Similar to a championship athletic event, career-related scenarios, such as giving an important speech or negotiating a business deal, can also carry intense levels of stress. If you are to make a presentation to an audience of your colleagues, or if you’re meeting with one of your competitors about acquiring their assets, you stand to encounter resistance, scrutiny, hostility, or all three.

Once again, you can harness the advantages of stress by effectively channeling the energy created by anxiety. Focus on the elements that you can control such as your research, your document preparation, and your speaking delivery. Worrying about the opinions of other people, whether or not they like you as a person and if they agree with your ideas is to direct stress-related energy at things that are beyond your control. This turns good stress into bad stress and decreases your chance for success.

On the day of a big event, you can give yourself an edge by monitoring your stress levels in real time through wearable tech. This way, when you cross the threshold from feeling just a bit anxious to really stressed out, you can be prepared with a list of factors under your control, which you can then channel your nervous energy into.

Another way to prepare for the difficulties of the business world is to adopt stress management strategies of highly effective people. You can put yourself in “time out” like Oprah Winfrey and YouTube CEO Susan Wojicki are known to do. A quiet place to sit alone and concentrate on your breathing can allow you to remain calm and think clearly.

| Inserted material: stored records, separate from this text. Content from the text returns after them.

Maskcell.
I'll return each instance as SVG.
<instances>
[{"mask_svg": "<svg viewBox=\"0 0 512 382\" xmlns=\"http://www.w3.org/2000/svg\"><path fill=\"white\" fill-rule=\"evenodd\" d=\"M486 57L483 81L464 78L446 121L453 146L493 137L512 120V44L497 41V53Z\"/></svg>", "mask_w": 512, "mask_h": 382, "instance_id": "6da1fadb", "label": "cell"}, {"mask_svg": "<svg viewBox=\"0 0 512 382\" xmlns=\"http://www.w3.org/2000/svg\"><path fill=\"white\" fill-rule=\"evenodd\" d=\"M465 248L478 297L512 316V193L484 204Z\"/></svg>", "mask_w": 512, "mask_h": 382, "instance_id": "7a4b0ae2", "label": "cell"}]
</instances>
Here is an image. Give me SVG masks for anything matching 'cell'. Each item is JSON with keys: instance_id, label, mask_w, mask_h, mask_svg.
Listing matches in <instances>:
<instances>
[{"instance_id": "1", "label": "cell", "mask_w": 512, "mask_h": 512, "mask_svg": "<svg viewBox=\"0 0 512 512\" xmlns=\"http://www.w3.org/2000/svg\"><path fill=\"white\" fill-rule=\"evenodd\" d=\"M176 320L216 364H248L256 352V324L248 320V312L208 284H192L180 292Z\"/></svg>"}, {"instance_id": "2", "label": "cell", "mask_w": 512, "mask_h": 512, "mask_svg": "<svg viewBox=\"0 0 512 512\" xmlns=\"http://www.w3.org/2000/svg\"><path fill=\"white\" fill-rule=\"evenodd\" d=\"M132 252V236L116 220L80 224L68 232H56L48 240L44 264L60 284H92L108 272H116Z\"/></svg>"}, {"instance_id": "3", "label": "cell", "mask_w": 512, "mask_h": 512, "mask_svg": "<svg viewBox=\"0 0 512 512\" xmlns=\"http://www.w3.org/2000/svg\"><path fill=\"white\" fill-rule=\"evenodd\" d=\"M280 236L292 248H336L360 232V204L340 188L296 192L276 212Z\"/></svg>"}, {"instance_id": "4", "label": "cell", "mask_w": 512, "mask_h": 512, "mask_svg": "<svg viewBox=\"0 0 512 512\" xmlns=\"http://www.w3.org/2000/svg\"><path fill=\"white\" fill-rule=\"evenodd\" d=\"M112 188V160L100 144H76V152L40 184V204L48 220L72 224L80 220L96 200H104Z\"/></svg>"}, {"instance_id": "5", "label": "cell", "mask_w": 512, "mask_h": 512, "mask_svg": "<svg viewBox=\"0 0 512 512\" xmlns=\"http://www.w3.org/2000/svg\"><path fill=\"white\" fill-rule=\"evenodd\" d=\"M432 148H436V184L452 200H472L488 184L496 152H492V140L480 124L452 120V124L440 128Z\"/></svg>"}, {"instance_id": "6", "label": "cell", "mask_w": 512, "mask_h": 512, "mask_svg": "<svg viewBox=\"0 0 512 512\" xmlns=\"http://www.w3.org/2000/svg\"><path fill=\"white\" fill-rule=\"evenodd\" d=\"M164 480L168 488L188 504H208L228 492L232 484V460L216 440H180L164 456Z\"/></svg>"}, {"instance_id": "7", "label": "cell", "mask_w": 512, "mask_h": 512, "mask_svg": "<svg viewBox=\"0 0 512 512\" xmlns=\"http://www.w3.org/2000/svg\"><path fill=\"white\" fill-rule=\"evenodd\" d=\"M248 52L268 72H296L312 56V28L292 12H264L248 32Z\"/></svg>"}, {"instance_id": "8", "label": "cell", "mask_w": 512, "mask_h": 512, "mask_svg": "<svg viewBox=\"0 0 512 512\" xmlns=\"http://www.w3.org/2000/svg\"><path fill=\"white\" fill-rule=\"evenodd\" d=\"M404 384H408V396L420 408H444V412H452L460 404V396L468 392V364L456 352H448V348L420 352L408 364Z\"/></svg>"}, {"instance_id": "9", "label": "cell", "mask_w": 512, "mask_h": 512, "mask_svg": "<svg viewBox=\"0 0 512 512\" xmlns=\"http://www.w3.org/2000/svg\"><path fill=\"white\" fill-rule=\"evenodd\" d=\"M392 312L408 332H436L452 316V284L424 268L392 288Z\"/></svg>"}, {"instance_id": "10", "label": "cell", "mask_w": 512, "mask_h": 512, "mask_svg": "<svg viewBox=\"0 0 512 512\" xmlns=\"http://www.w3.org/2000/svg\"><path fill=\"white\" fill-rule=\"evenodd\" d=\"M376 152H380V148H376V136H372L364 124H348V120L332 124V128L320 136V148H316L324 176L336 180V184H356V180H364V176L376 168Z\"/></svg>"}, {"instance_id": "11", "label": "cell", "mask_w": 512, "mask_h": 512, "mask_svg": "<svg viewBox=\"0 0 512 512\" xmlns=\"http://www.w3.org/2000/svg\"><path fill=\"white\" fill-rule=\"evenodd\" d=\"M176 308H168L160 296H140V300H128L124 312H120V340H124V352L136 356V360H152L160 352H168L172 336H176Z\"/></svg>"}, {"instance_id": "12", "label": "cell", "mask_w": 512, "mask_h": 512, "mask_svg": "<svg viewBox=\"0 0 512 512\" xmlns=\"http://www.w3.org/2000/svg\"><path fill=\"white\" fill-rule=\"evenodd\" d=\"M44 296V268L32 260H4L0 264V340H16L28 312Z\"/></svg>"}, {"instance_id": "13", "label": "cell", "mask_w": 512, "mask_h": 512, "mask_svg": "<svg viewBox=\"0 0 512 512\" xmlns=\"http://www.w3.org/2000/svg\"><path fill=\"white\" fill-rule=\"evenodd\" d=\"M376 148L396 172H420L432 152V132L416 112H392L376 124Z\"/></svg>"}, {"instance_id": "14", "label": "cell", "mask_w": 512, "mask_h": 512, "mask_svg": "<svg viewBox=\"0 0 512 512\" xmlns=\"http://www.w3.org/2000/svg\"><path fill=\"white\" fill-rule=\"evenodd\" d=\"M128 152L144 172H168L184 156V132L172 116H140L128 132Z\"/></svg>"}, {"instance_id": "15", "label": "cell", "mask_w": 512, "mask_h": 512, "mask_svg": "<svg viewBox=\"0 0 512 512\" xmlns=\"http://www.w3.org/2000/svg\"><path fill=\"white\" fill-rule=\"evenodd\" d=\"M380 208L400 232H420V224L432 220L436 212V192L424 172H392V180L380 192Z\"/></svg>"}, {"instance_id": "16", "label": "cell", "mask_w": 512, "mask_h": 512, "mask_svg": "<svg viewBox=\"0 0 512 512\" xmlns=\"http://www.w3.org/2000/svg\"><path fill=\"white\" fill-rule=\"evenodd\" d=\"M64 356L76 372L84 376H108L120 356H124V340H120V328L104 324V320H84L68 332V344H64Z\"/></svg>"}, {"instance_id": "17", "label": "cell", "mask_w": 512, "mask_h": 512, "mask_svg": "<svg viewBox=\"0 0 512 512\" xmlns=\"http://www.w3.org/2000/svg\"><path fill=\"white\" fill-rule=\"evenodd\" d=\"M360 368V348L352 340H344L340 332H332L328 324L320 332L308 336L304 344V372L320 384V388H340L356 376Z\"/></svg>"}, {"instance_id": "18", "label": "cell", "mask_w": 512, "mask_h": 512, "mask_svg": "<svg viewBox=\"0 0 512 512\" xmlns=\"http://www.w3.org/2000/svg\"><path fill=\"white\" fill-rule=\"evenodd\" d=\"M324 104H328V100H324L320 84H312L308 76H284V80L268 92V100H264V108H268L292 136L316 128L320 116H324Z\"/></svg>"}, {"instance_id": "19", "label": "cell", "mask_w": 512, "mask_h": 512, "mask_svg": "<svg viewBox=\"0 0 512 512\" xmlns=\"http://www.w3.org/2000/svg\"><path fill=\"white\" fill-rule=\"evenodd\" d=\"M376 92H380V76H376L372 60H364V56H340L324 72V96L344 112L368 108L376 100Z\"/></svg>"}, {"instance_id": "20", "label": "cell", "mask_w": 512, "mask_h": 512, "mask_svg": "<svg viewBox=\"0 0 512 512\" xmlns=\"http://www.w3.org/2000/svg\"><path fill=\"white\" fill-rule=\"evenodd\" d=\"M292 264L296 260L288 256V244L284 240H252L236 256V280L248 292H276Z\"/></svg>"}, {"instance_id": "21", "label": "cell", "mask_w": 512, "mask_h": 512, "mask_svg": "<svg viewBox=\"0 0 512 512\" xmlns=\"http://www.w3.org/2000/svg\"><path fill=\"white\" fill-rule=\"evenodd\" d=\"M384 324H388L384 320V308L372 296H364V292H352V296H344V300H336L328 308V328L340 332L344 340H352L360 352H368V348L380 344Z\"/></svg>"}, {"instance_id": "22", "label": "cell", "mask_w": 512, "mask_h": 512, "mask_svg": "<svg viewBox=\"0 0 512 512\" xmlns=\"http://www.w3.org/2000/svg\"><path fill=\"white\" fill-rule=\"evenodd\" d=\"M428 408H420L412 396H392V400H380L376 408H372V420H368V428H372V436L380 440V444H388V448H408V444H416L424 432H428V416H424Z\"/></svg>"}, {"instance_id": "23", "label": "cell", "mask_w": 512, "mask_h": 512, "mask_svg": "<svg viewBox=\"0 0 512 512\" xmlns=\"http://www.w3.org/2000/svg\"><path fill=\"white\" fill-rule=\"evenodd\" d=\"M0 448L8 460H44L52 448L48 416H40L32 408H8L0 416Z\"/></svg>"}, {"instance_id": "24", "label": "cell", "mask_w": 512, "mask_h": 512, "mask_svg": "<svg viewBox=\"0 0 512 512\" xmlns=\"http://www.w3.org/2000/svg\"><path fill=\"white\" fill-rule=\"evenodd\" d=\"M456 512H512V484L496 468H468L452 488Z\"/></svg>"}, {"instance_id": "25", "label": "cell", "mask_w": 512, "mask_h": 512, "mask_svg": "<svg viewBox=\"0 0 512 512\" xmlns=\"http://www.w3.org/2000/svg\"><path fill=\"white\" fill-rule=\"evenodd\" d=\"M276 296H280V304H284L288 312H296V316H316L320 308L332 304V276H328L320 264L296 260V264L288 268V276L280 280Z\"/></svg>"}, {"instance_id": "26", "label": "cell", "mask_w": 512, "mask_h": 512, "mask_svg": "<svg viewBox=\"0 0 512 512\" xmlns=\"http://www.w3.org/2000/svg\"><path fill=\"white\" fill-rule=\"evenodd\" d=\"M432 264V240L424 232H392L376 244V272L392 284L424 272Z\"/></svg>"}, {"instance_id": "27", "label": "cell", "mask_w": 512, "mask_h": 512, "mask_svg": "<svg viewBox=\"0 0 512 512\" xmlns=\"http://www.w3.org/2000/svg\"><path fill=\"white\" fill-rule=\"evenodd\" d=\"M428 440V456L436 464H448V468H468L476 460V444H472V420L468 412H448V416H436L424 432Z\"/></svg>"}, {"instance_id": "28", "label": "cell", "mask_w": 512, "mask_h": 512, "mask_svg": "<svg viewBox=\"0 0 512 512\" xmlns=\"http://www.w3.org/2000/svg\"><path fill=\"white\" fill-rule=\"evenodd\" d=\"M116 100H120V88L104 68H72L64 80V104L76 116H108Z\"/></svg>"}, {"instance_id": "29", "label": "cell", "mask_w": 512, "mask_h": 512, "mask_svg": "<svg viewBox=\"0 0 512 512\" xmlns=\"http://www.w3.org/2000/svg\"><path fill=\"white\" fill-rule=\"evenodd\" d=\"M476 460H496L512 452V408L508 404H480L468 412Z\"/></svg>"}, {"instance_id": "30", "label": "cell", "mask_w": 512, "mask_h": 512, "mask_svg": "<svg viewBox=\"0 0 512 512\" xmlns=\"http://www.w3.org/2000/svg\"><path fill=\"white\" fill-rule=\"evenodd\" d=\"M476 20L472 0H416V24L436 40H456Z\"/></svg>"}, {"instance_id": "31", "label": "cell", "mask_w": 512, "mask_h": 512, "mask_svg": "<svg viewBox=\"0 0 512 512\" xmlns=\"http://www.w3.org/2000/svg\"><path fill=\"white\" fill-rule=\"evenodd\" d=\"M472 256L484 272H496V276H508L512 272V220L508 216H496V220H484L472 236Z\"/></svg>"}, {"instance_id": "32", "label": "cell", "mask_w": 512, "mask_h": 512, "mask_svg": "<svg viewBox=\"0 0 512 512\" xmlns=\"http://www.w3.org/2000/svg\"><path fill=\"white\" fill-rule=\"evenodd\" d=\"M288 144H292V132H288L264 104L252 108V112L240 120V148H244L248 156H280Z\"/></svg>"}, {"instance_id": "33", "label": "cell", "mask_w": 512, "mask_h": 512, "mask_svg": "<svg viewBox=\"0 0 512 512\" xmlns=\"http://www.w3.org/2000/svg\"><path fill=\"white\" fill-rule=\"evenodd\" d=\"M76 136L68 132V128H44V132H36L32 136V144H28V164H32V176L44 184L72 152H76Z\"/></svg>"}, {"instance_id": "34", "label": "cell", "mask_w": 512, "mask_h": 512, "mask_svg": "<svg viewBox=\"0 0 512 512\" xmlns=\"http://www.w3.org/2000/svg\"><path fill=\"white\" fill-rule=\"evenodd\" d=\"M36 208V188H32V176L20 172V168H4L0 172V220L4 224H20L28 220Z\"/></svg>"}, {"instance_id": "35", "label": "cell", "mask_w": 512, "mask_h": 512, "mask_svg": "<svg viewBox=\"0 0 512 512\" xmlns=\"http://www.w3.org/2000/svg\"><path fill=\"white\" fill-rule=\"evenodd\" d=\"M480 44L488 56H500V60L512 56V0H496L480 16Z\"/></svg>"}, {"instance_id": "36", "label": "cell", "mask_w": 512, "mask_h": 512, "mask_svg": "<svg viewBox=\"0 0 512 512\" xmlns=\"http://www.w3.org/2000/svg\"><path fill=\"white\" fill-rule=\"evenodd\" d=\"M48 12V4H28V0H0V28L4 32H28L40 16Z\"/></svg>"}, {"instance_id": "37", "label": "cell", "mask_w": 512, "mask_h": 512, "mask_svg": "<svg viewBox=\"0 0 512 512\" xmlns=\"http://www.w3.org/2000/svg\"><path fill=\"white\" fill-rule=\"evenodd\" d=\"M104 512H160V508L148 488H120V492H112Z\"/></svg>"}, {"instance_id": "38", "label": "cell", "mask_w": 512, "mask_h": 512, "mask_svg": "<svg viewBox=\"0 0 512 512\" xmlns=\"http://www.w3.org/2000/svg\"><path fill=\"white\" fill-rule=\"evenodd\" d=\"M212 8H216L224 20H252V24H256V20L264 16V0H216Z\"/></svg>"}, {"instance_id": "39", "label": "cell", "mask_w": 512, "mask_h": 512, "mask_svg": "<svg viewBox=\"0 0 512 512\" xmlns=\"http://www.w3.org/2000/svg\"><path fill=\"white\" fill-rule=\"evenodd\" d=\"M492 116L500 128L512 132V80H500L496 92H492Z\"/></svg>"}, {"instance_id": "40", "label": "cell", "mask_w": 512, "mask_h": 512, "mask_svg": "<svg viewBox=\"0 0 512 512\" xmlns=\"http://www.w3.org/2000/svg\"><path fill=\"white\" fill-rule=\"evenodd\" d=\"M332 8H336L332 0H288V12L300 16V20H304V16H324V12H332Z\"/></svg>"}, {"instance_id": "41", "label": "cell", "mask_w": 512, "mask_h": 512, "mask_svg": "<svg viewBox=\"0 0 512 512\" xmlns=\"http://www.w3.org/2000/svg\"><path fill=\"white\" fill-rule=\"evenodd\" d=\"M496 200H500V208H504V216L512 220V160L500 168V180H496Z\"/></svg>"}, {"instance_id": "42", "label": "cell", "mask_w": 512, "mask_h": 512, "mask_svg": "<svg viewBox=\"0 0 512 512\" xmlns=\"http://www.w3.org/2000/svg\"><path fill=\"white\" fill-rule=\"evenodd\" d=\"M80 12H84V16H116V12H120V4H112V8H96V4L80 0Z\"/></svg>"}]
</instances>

Or, if direct action is more your style, you can work off anxiety in the gym like Michelle Obama or counteract problems with proactive action like Amazon CEO Jeff Bezos.

 

 

Determine Your Stress Threshold

Stress is subjective, and what can overwhelm one person can inspire another. What for one individual may be unmanageable anxiety for another can be motivational pressure. In order to know when you are officially under the influence of stress, there are several physical and mental signs to look for: cold hands and feet, “butterflies” in your stomach, unnecessary sweat, dry mouth, tense muscles, and shortness of breath are all signs that your body is trying to manage nervous energy from stress.

Poor judgment, lack of concentration, irrational fear, feeling threatened, anxious, frustrated or mad are all signs that your mind is becoming overwhelmed by trying to process the anxiety at hand. Using smart garments, you can literally watch your stress levels rise from reasonable to volatile. When this happens, you can practice positive stress management by focusing on elements under your control such as measured breathing, an even heart rate and cognitive calmness rather than worrying about things you can’t control.

 

Fight or Flight

The above instance — when you react to a maximum level of stress — is known as the “fight or flight” response. By training yourself to watch your stress levels and to react accordingly when they peak, you can then employ the mental exercise of your choice as you channel the anxious energy. This may be pacing around, listening to music, reviewing your strategy, reciting mantras, visualizing your performance or all of the above.

The important thing is that you have made a conscious choice to take control rather than to be controlled — which in the world of winning means half the victory is already yours.